Thursday, December 19, 2013
Only The Beginning...
3 years ago today I woke up to a normal day. By that night my world was crashing down as I found myself in a hospital room with my 2 1/2 month old baby girl clinging to life and the doctors looking at me for answers. It is never an experience I would have wished on anyone, nor would I have volunteered for it if I had the chance, but the lessons I have learned are invaluable. This blog is a healing process for me to continue to sort through the last 3 years. I invite you to join me through this journey as I release my journal entries. I have overcome many things with God's help and feel blessed to be able to share my story publicly, especially with those that have been such a huge support to me. If it reaches even one person that is in need of hope then it has served its purpose. Although I am not writing this blog for feedback (I have come to know that God is the only one whose opinion matters), if you feel inspired to leave a comment to a post it may also be an inspiration to someone else and I would encourage you to share. I plan to post a journal entry each Sunday.
I chose The Briar Effect for a couple reasons.
A briar is considered a thorny plant that grows in a thicket. You can imagine how you might feel getting caught up in one. The more you fight to get free, the more you get tangled and scratched up. In my story, there have been plenty of briars. I have learned that the best way not to get tangled and caught up in them is to remain calm and look for the good in the situation.
Let me tell you about the first, and most important briar in my story. Her name is actually spelled Bryer. She made her debut with a quick delivery and the only of our 5 kids not to be caught by my husband as a result. She came out banged up and black and blue from a quick ride into this world and low initial Apgar scores to show for it. I remember the nurses saying, "Just watch her tongue. If her tongue is pink then she's getting enough oxygen." They wrapped a hand-written identification tag around her ankle, as the staff didn't even have time to computer-generate one. She was the sweetest little thing and I was instantly smitten. I used to wonder how large families could have enough love to go around, but as we welcomed our 5th my heart grew in size immediately. I remember feeling a different connection to her, even in the hospital, then I did to my other kids. I couldn't put my finger on it at the time, but I would soon find out that she would be a key factor in the person I would become.

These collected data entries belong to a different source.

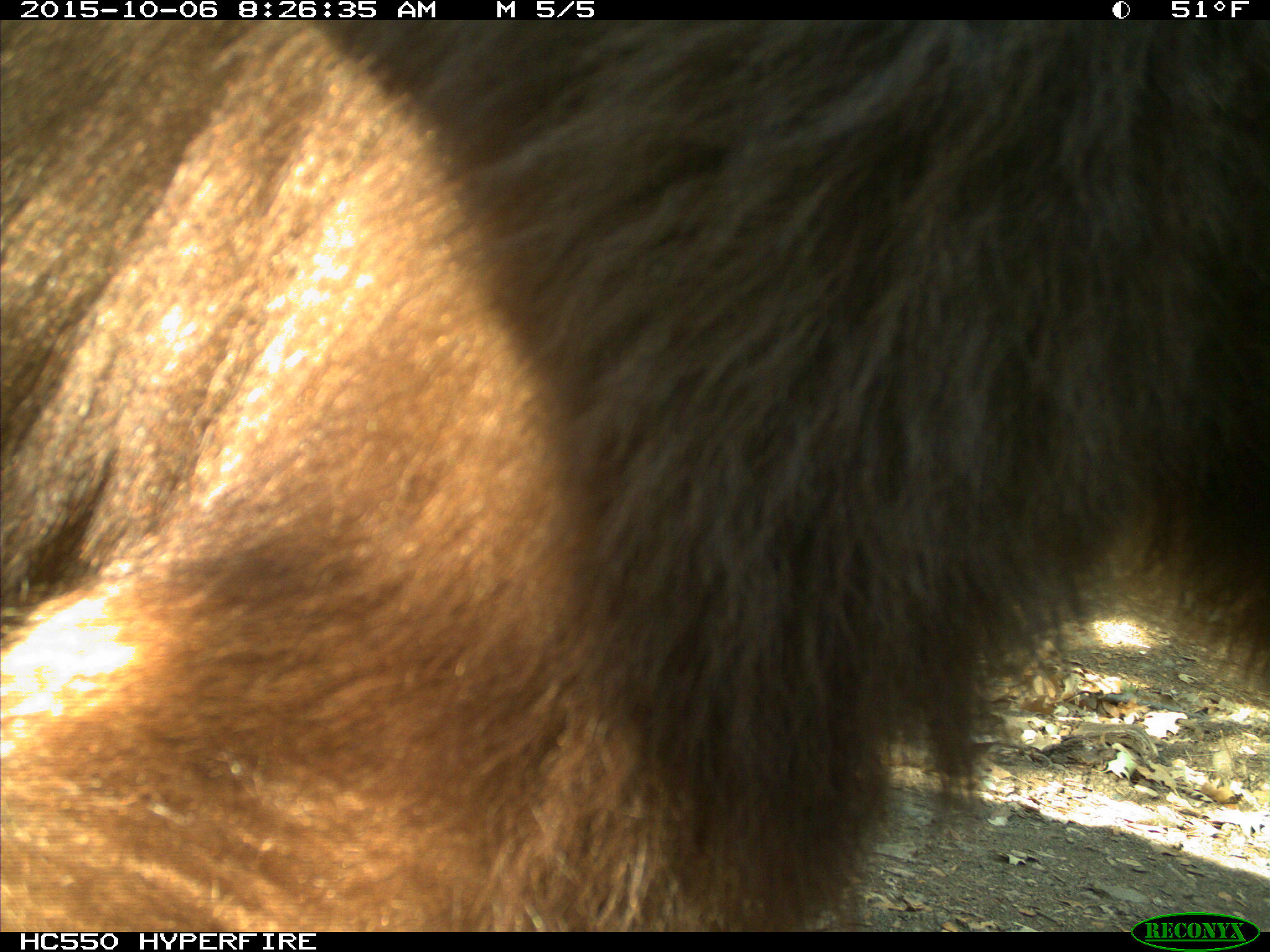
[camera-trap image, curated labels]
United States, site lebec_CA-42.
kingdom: Animalia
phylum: Chordata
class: Mammalia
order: Carnivora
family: Ursidae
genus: Ursus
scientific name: Ursus americanus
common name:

I prepared myself for our transition to a family of 7 with freezer meals, chore charts, and stocking up on groceries. I had lots of help from family, church members, and friends so I could enjoy the first precious weeks (and nurse a lot). Most of my babies have been colicky so I plan with each of them to sit on the couch and nurse for what seems like three months straight. Bryer was no exception. Not too long after she was born, I laid in bed next to my husband one night and made the comment,
"I guess I thought life with five kids was going to be harder than this."
Sometimes I catch myself going back to that comment. I wonder what God thought when He heard me say that. I wondered if He flinched at my pride or if He frowned at my smugness. What I believe now is that He smiled down on us, rubbed His hands together firmly and thought, "They have been prepared and are ready for a challenge."